Hi, This is my first time posting on this site. I have a son who will be 3 mid September. I have applied for 3 school nurseries for next year when he will be near enough 4. All of these nurseries I would be happy of he then got into the school so I am hoping he will not have to move once settled. Now, I am getting quite a bit of pressure from friends, family members and my husband to start him somewhere in January when he receives his 15 hours free funding. My reasons for not wanting to do this are : The disruption if he gets a school nuWrsery place as he will only have been there 6 months ( it doesn't run through holidays ) He is dry however can forget himself and would personally prefer him to be completely dry before attending a setting like a nursery He is happy at home and I am happy for him to be here I have another son 15 months younger so we are constantly socialising with other children at playgroups, parks, soft play centres so it just seems unnecessary Any opinions would be fab! Emily
I'd stick with your arrangements. It sounds like you've thought about what suits your family best, and the only advantage to letting him go to to nursery from Jan is the social interaction, but you've already got that covered with the activities you do with both DC.
Thanks for the replies Oh no, it doesn't here either. I can only hope! All 3 schools are very good and they are catholic which we are so fingers crossed! We are very happy together and I guess it's social pressure making me second guess my own instincts
I wouldn't want to settle him into one setting and then move him immediately, but on the other hand 6 months is actually quite a long time in child terms, so it might not feel like that for him.
I also wouldn't be planning for January around his current toileting as he may well be completely dry by January.
"We're happy as we are and he gets great opportunities with to socialise and play with his DB" sounds like a good reason to keep him with you for the extra time. You do need to think about your whole family for this - I'm sure his DB would miss him and might lose out by having to plan your days around pick ups and not having his DB to play with.

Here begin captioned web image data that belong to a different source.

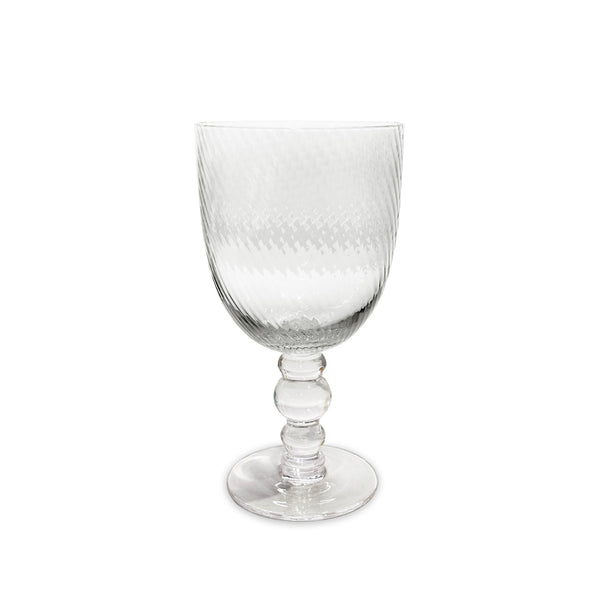 Beatriz Ball Serveware Beatriz Ball GLASS French Swirl All Purpose Set of 4 (Clear)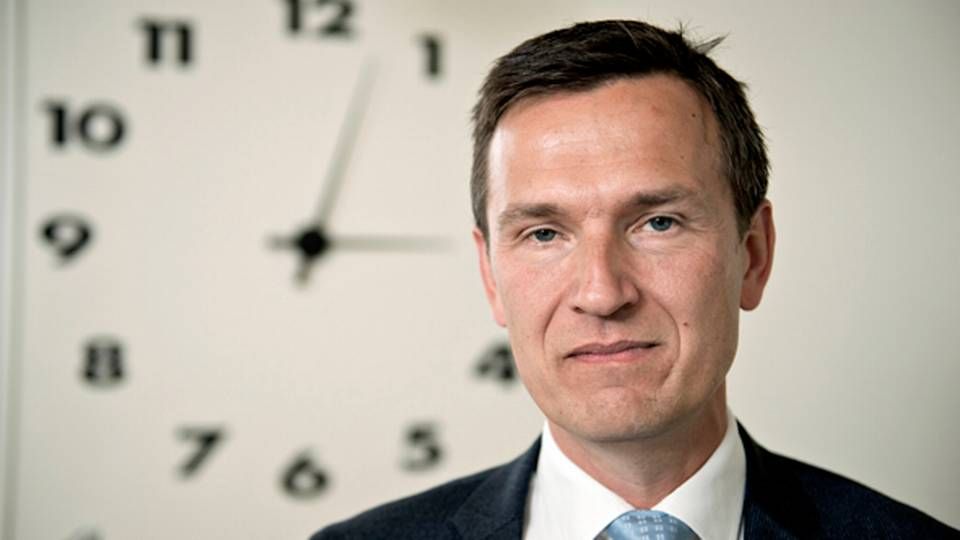 Anders Schelde, investeringsdirektør i Nordea Liv & Pension. | Foto: Lars Krabbe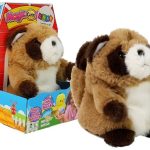 Interactive Talking Raccoon Repeating Words Plush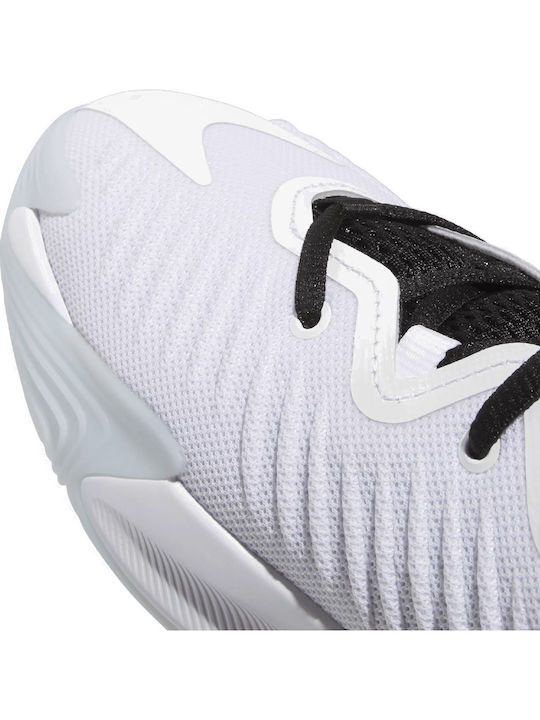 Initiation Niedrig Basketballschuhe Weiß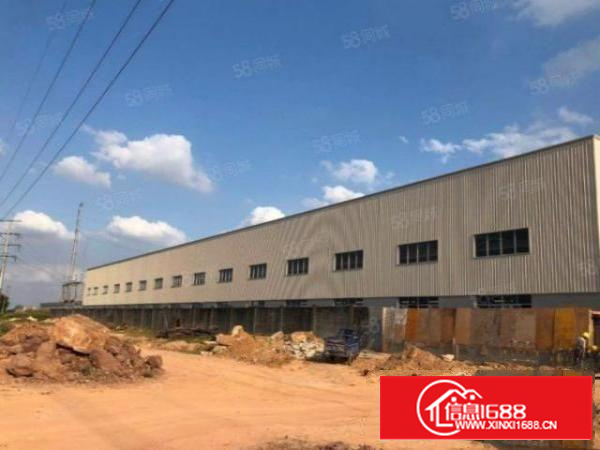 石排邻镇3.5万平滴水11米单层全新钢构20元出租,可分租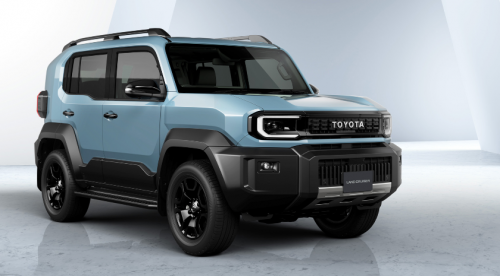 Lahir Kembali, Toyota Tampilkan Land Cruiser FJ Terbaru ke Publik di Japan Mobility Show 2025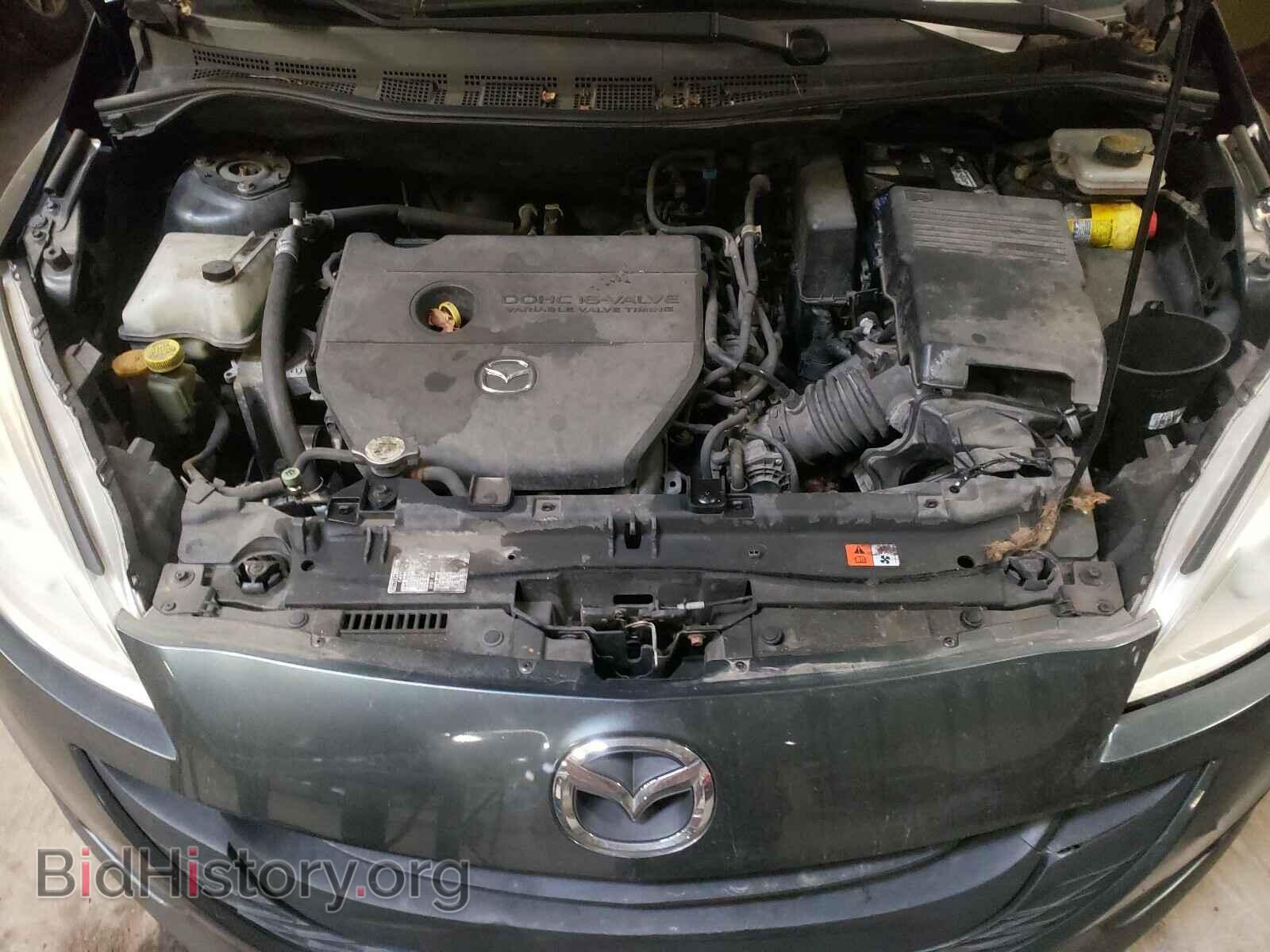 2012 MAZDA 5 - VIN: JM1CW2BL6C0100638 - Фото 7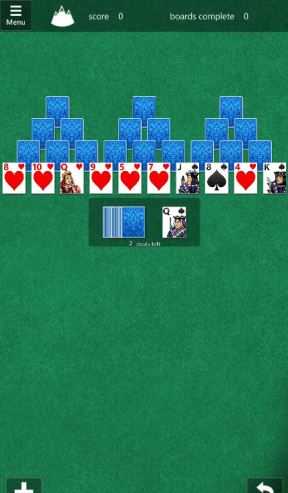 Solitaire za iOS i Android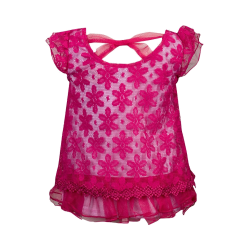 Дантелена туника Little Lass 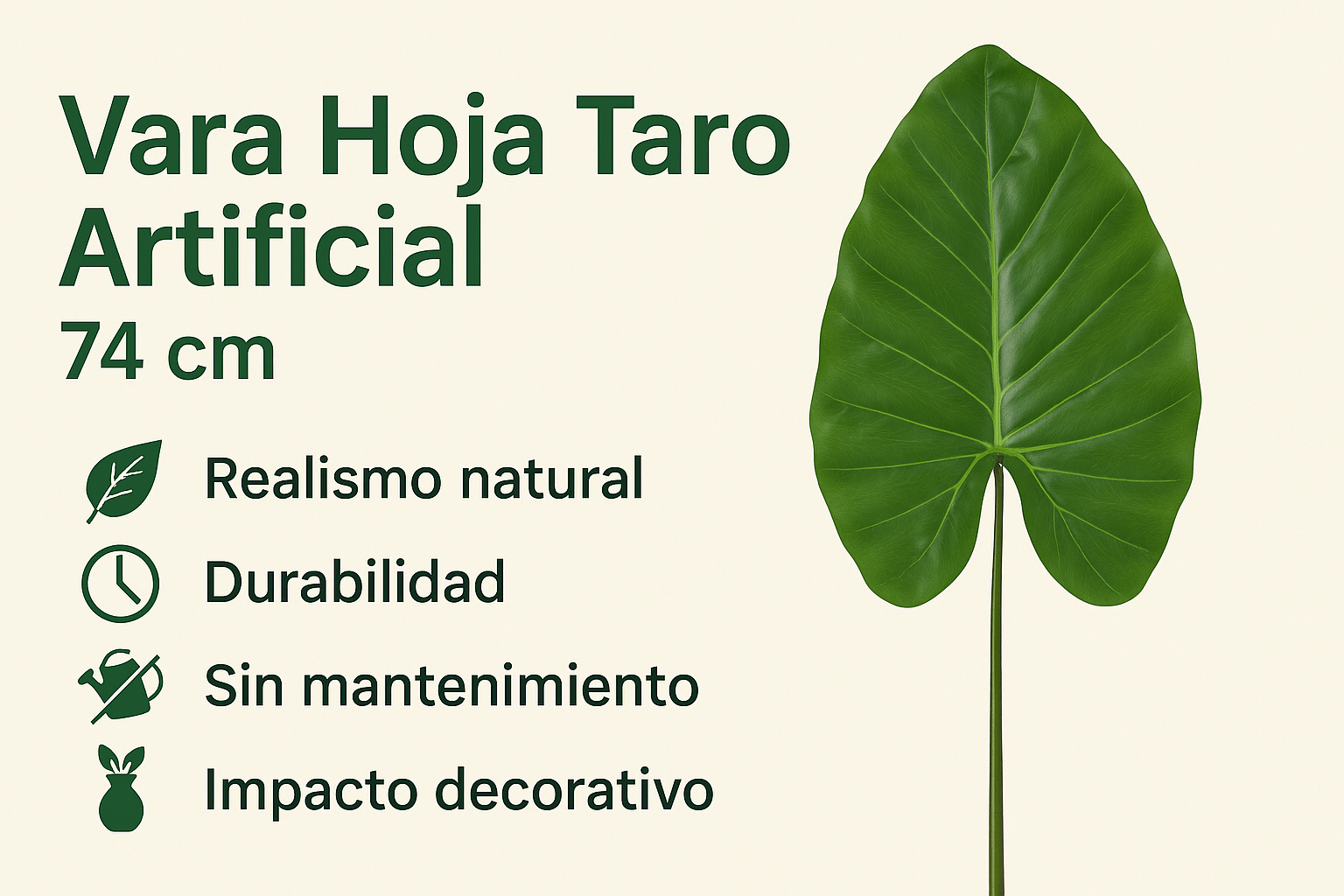 hoja taro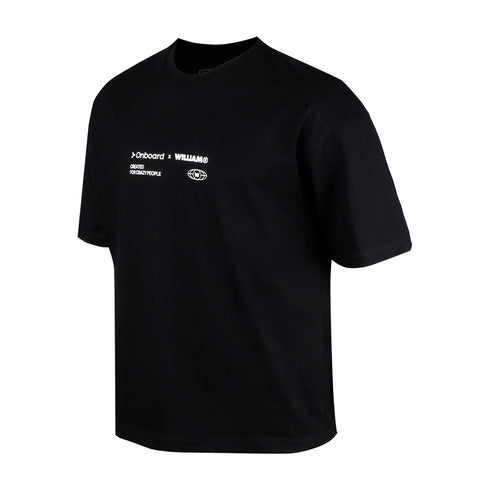 Playera Onboard x William Project Hombre OBWPFL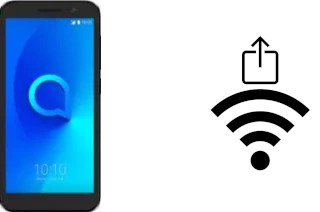 Come generare un codice QR con la password Wi-Fi su un Alcatel 1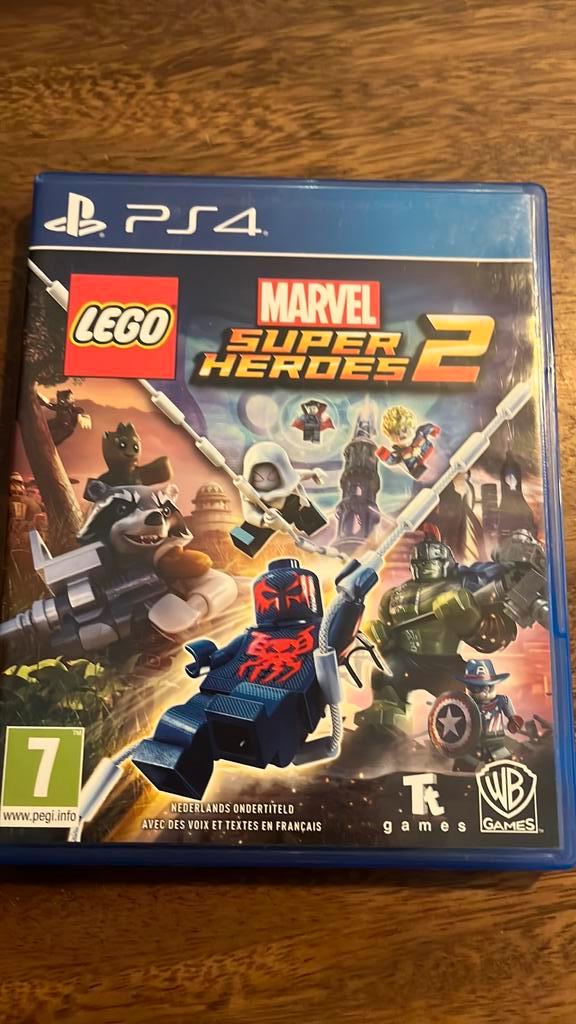 LEGO Marvel Super Heroes 2 (PS4), Spelcomputers en Games, Games | Sony PlayStation 4, Zo goed als nieuw, Overige genres, 1 speler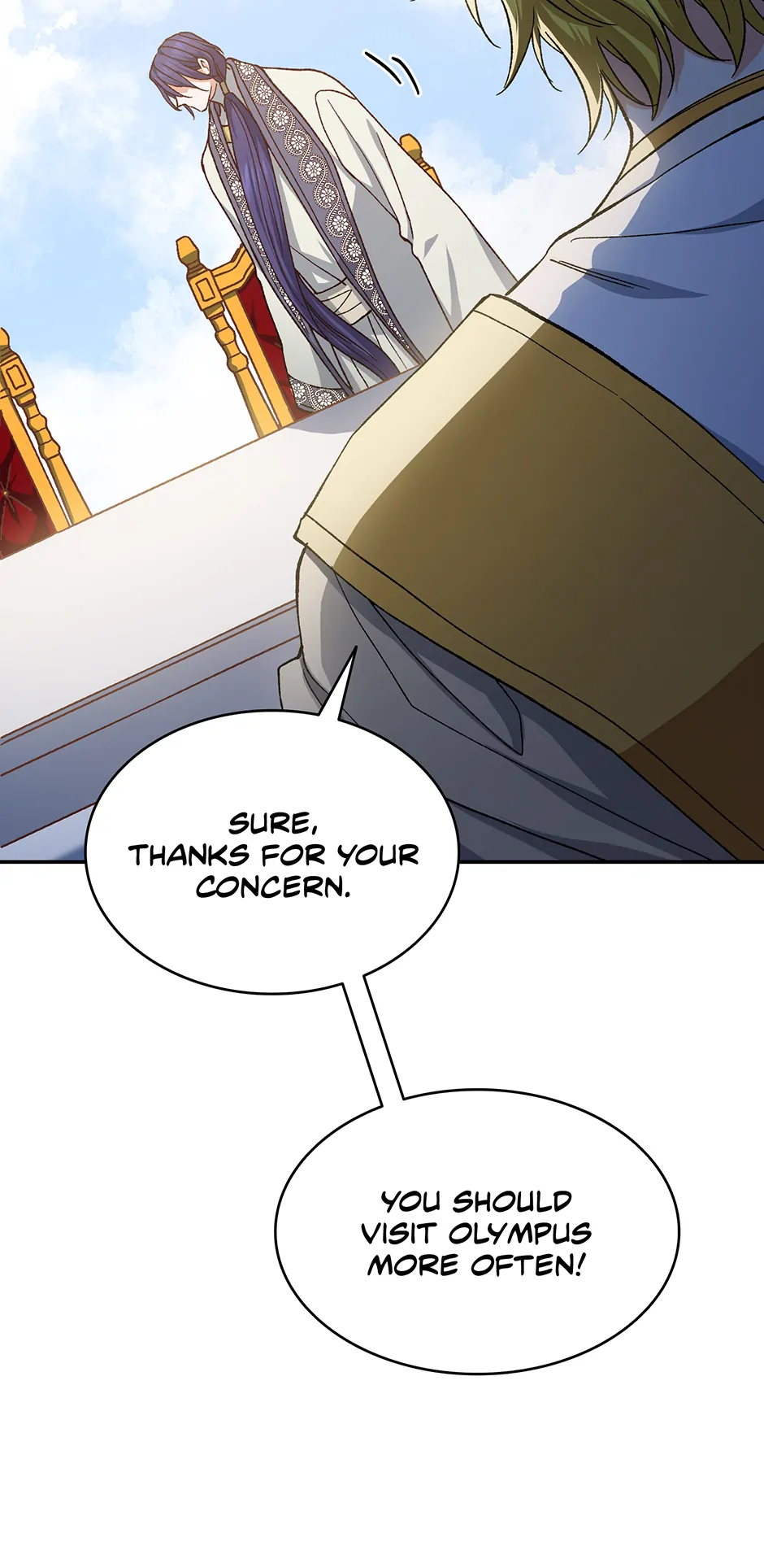 Constellations of the Gods [Official] Chapter 34 - Page 31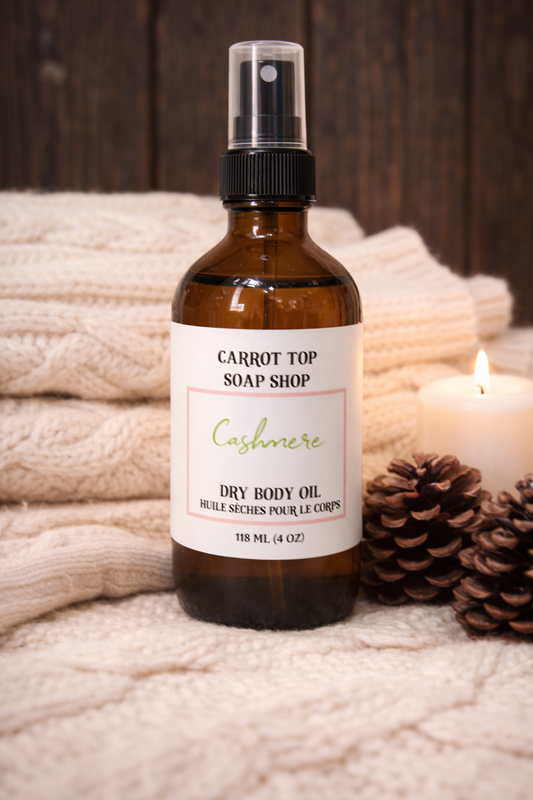 Cashmere Dry Body Oil
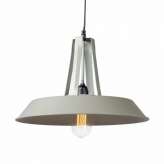 Lampa Tarta M Grey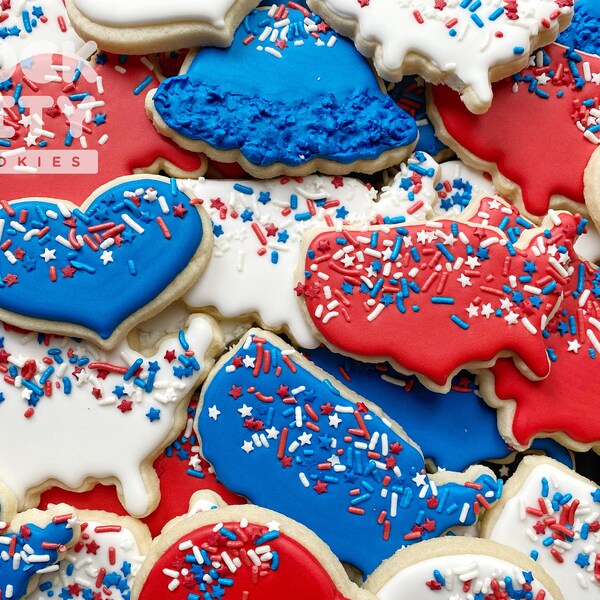 Labor Day Cookies - Etsy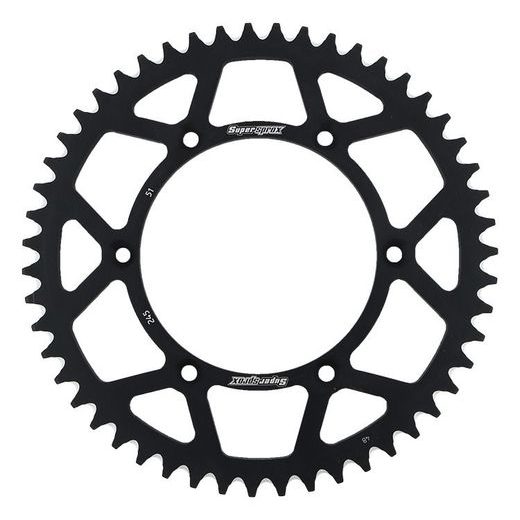 Verižni set EK - Srebrna chain 520 SRX, X-ring (X, NX, QX, XS), CHK front sprocket SUPERSPROX, CHK rear sprocket SUPERSPROX za YAMAHA YZ 250 F 2010-2013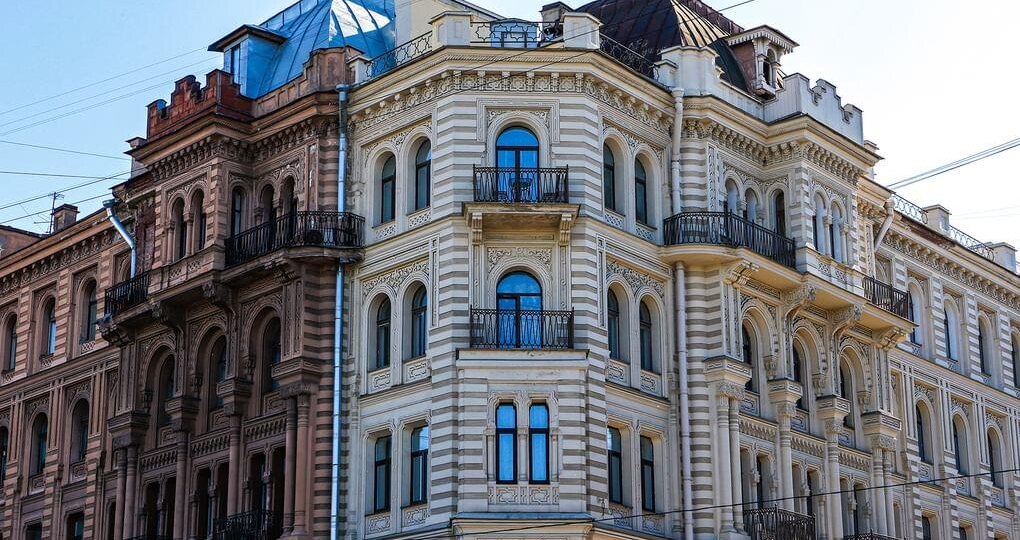 История одного здания: дом Мурузи в Санкт-Петербурге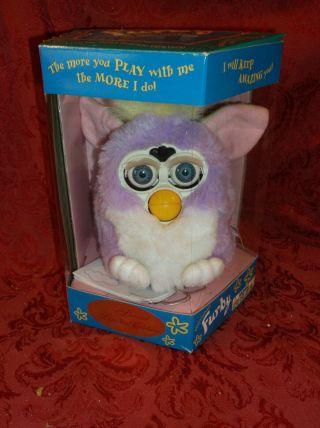 Vintage Furby Special Limited Edition 1998 Tiger Electronics 70 - 884.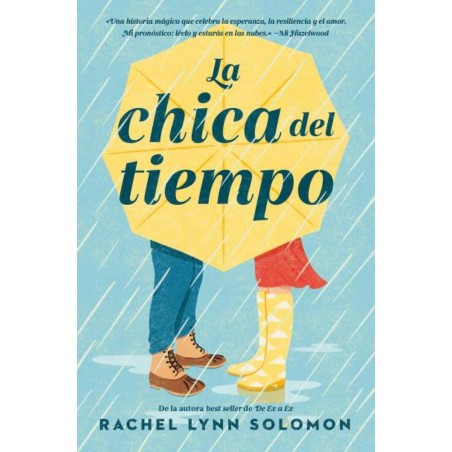 La chica del tiempo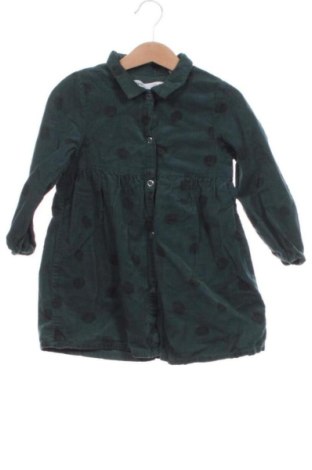 Detské šaty  Zara, Veľkosť 2-3y/ 98-104 cm, Farba Zelená, Cena  9,95 €, #136810121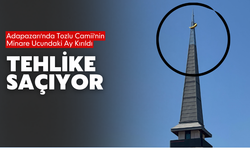Minare Ucundaki Ay Kırıldı
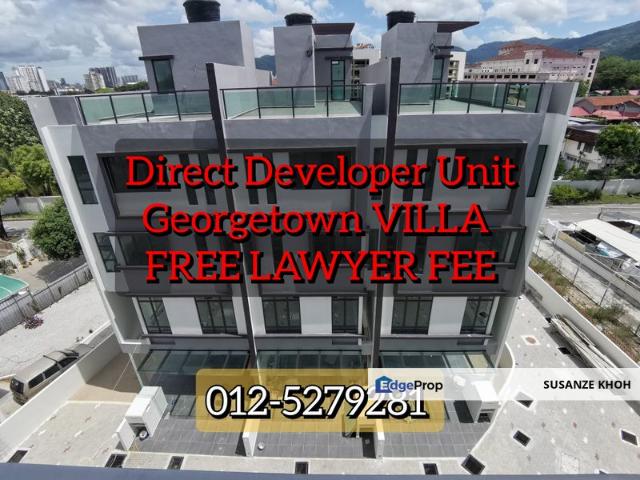House for sale in Georgetown, Penang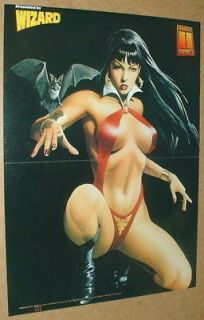 Last One Vampire Vampirella by Mike Mayhew Choas Comics Poster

If you felt like it you could put his name down for somewhere for January and then make a decision nearer the time. But if it really is a case of social pressure making you do something that you don't feel is right for you then this might only make it worse.
I think that the subtext of your post is that you would like him to stay at home. Don't feel pressurised to send him anywhere if you don't want to; it sounds like you are really busy and he's not missing out on anything.
My dd started nursery as she turned four at the school she will be attending. I hope that she has got to know the staff etc as she is starting full time school in two week's time.
I loved having her at home with me, we've had some wonderful times, days out and really enjoyed being together. The years have passed so quickly and I don't regret keeping her at home for so long for a minute.